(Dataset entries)
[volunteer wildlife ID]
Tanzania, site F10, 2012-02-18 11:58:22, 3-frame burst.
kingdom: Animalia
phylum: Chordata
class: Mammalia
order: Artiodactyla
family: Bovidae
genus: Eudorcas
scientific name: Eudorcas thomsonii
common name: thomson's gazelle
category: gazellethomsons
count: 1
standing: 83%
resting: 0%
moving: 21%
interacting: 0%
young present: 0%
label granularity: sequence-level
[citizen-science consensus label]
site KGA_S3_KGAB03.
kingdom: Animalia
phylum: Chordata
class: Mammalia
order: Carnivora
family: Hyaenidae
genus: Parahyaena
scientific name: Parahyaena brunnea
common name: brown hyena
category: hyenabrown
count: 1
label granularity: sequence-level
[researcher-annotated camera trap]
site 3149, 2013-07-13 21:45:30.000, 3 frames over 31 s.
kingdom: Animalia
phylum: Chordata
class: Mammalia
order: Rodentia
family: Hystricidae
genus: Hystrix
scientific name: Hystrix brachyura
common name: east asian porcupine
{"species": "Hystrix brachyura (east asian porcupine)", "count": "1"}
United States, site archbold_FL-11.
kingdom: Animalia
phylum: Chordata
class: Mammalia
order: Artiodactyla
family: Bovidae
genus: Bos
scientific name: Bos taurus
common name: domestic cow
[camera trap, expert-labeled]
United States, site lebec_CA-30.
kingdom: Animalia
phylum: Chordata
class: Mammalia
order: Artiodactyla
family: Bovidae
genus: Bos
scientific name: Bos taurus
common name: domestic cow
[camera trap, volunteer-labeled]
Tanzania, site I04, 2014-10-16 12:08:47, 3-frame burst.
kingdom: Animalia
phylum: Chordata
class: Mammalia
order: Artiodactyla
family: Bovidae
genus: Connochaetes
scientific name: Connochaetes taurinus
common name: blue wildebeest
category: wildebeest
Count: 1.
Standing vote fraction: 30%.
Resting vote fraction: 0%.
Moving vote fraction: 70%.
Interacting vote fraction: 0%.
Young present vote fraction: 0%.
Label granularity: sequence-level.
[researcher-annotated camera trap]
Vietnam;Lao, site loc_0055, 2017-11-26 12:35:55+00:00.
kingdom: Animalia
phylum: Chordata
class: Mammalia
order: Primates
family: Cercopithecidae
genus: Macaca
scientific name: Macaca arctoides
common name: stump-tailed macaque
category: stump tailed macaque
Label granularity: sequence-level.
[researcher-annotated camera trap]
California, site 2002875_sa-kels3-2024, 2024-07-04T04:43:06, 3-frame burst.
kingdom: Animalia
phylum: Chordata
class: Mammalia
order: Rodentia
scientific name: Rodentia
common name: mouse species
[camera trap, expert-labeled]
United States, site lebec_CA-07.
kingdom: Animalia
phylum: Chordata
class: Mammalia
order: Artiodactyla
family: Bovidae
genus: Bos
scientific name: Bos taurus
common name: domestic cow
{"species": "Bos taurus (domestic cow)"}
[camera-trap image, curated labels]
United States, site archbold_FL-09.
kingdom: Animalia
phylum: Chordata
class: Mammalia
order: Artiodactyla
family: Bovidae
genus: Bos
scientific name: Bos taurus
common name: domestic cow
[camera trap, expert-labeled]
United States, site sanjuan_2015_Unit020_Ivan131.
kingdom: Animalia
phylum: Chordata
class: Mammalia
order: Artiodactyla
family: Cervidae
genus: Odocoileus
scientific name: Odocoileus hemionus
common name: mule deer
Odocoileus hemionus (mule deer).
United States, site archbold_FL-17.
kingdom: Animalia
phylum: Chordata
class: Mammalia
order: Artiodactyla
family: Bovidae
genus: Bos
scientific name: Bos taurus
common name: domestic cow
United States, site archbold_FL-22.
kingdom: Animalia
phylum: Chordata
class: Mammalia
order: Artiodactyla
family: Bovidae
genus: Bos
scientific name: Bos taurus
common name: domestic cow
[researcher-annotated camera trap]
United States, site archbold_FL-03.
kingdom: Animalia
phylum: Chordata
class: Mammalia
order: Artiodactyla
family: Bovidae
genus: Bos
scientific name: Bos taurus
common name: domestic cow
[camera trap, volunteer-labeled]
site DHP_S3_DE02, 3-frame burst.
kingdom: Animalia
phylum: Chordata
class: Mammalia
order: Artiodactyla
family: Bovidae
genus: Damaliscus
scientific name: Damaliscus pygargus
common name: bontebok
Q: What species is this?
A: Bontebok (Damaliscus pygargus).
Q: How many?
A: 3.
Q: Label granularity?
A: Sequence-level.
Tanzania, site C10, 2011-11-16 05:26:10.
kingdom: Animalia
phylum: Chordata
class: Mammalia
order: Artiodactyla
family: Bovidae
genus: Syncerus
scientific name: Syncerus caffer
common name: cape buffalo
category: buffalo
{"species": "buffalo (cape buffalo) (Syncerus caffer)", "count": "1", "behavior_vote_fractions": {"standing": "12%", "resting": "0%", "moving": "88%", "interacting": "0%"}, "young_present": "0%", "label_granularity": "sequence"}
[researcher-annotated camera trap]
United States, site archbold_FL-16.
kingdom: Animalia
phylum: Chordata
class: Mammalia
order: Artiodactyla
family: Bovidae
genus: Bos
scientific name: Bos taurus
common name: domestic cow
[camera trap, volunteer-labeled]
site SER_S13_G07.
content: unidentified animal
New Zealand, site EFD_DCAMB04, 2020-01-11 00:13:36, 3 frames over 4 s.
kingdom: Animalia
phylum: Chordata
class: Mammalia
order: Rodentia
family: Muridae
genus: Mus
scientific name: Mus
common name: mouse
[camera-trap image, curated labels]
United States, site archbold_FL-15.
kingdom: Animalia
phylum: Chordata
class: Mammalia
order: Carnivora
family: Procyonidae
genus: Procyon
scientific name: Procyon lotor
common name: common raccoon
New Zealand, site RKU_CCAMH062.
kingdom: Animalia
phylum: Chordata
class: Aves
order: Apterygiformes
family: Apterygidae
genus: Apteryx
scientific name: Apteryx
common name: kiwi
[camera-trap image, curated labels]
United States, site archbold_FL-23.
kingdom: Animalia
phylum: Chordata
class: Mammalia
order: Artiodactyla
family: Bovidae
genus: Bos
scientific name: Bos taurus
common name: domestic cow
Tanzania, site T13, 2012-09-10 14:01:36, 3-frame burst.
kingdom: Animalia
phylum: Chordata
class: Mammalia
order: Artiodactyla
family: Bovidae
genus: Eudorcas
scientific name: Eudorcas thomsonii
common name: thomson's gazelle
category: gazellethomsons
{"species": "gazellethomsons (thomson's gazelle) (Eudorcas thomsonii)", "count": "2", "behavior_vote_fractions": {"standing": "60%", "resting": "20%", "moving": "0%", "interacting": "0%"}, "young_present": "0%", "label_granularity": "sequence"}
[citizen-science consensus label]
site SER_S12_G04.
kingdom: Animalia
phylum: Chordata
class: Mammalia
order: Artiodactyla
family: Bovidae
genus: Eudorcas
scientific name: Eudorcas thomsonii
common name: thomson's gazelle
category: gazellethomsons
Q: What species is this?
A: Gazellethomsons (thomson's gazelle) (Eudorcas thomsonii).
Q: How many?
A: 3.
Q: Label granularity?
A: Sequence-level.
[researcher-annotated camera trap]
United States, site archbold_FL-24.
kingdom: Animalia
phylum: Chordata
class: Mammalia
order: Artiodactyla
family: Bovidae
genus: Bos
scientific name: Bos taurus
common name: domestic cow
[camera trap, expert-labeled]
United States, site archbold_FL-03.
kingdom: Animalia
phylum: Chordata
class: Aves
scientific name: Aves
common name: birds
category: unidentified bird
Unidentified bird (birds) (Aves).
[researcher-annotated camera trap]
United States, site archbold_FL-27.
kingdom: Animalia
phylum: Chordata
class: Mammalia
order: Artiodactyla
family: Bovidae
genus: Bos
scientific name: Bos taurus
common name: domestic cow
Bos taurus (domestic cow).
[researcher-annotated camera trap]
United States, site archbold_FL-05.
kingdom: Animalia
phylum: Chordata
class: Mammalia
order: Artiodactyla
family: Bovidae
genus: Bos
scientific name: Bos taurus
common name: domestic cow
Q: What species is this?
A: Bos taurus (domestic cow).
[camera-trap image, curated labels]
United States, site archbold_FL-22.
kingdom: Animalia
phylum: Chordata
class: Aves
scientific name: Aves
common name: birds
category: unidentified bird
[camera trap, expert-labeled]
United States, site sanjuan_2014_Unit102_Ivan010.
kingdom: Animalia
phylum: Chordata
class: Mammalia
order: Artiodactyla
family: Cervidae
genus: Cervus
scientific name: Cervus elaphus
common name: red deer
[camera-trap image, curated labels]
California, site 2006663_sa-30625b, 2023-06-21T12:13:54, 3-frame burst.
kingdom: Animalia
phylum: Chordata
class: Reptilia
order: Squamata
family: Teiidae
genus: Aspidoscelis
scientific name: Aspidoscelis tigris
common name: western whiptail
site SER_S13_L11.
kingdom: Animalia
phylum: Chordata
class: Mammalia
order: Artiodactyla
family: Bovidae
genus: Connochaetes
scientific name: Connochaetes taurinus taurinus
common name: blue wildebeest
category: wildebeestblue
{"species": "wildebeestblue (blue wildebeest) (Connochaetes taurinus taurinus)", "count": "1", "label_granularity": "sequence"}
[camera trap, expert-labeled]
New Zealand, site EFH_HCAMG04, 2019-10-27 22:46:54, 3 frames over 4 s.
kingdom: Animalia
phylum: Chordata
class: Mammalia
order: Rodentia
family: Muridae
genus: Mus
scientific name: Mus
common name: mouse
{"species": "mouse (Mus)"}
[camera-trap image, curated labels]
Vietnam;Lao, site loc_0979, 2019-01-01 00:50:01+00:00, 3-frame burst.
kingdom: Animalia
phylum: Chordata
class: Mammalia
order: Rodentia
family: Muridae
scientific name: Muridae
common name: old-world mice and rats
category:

### Your instructions
Work through the records line by line, and once you reach the final line, report only how many held "taurinus".

### Exercise output
3